**Data provided:**
* * * *
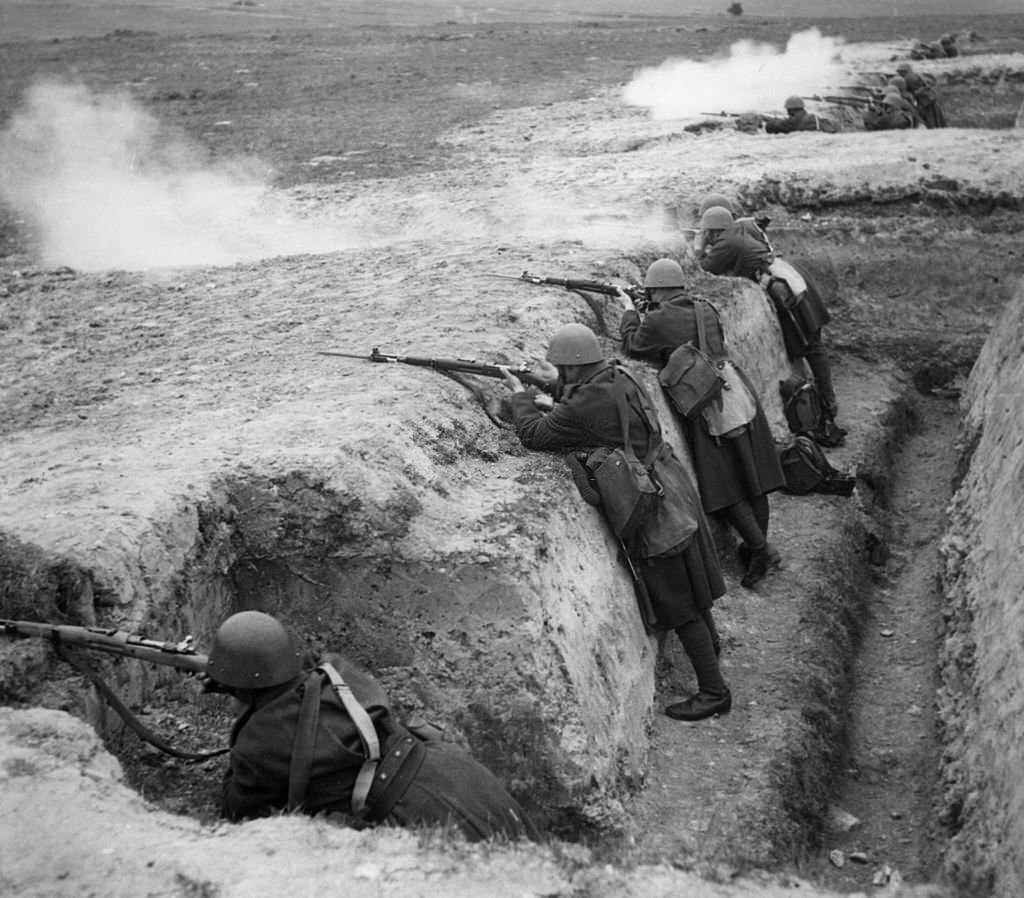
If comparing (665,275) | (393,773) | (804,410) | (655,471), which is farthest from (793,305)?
(393,773)

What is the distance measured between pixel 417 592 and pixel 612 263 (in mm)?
5125

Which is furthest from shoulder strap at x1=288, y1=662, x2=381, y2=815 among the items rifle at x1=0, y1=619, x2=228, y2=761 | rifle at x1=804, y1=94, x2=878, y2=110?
rifle at x1=804, y1=94, x2=878, y2=110

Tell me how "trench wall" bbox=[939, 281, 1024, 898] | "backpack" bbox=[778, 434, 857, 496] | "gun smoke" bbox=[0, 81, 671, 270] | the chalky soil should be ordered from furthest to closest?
"gun smoke" bbox=[0, 81, 671, 270] → "backpack" bbox=[778, 434, 857, 496] → the chalky soil → "trench wall" bbox=[939, 281, 1024, 898]

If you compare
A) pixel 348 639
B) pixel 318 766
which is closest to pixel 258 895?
pixel 318 766

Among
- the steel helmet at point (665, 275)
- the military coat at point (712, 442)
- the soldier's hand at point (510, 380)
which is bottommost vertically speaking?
the military coat at point (712, 442)

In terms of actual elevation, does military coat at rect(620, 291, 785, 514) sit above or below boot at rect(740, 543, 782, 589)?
above

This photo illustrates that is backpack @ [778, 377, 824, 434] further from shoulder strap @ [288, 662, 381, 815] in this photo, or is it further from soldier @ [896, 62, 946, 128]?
soldier @ [896, 62, 946, 128]

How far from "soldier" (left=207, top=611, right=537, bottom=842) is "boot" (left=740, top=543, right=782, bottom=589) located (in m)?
4.57

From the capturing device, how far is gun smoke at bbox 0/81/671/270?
45.3 ft

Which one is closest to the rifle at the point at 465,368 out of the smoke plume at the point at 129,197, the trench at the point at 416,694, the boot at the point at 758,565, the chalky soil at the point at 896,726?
the trench at the point at 416,694

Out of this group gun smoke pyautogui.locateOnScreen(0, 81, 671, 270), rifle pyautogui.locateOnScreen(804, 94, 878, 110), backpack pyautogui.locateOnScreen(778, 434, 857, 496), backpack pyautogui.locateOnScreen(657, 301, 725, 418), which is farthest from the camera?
rifle pyautogui.locateOnScreen(804, 94, 878, 110)

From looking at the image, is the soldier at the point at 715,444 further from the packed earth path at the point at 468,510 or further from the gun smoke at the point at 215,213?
the gun smoke at the point at 215,213

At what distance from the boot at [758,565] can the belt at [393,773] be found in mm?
4796

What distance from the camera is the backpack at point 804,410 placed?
40.3 feet
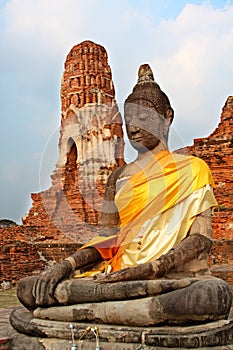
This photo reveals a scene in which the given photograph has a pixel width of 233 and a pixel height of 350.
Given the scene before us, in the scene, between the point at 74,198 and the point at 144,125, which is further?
the point at 74,198

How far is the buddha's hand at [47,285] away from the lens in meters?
3.57

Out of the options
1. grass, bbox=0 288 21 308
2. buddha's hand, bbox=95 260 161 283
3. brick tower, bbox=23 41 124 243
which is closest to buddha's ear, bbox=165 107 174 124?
buddha's hand, bbox=95 260 161 283

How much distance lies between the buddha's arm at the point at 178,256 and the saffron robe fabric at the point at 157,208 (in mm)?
88

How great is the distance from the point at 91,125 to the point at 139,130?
20925 mm

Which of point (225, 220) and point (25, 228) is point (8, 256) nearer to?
point (225, 220)

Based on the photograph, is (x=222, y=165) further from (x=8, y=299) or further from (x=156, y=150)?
(x=156, y=150)

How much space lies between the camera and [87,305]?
3.42 meters

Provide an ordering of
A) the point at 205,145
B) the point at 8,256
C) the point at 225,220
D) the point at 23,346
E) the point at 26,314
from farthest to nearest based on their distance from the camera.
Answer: the point at 205,145 < the point at 225,220 < the point at 8,256 < the point at 26,314 < the point at 23,346

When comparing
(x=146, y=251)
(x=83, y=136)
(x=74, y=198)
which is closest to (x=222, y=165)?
(x=74, y=198)

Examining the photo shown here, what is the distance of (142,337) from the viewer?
3.06 metres

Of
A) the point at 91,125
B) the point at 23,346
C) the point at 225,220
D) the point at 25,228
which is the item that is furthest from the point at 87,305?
the point at 91,125

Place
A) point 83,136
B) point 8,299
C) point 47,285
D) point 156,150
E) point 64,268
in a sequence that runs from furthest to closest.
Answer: point 83,136, point 8,299, point 156,150, point 64,268, point 47,285

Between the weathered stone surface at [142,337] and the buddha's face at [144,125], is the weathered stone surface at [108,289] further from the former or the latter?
the buddha's face at [144,125]

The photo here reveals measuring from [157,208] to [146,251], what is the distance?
368 mm
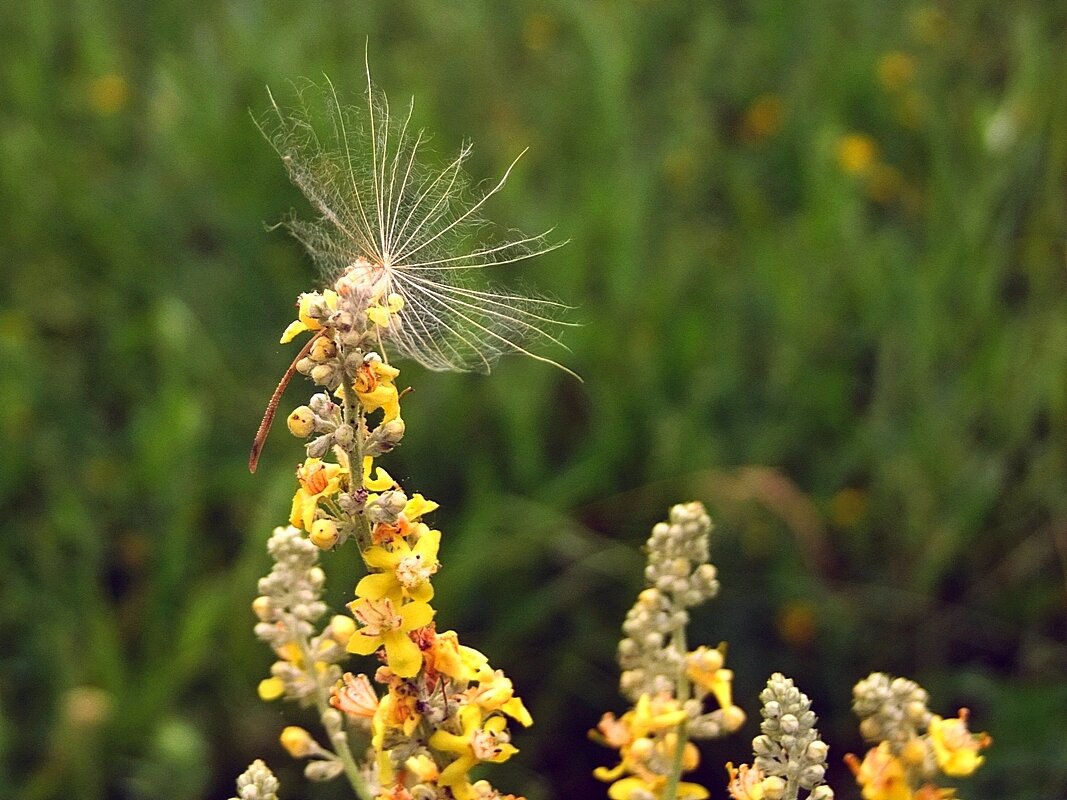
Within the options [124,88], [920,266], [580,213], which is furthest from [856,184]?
[124,88]

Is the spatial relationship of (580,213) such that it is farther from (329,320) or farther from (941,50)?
(329,320)

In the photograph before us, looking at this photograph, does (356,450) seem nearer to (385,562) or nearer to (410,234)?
(385,562)

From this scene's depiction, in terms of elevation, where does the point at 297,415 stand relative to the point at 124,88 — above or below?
below

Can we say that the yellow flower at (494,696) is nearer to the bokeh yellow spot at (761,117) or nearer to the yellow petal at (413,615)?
the yellow petal at (413,615)

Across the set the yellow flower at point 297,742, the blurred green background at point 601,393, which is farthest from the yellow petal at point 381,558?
the blurred green background at point 601,393

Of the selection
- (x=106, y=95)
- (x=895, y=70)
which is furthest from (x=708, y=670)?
(x=106, y=95)

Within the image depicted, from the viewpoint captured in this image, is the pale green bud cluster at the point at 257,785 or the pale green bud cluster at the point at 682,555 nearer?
the pale green bud cluster at the point at 257,785

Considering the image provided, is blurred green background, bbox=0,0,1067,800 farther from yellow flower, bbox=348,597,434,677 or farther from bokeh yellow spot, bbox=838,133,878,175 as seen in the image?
yellow flower, bbox=348,597,434,677
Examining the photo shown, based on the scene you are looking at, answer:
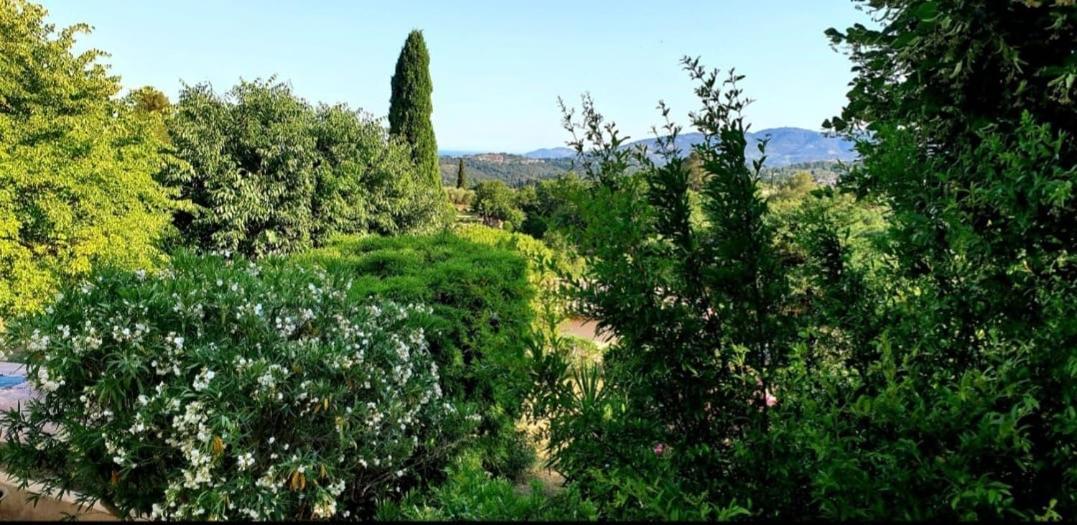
* * * *
Report every line above that contains the word "much", copying each such line in full.

**Task answer:**
How much distance lies between the buddha's arm at the point at 178,256 and the saffron robe fabric at the point at 157,208 (in mm)?
How much space lies between the camera and [87,305]?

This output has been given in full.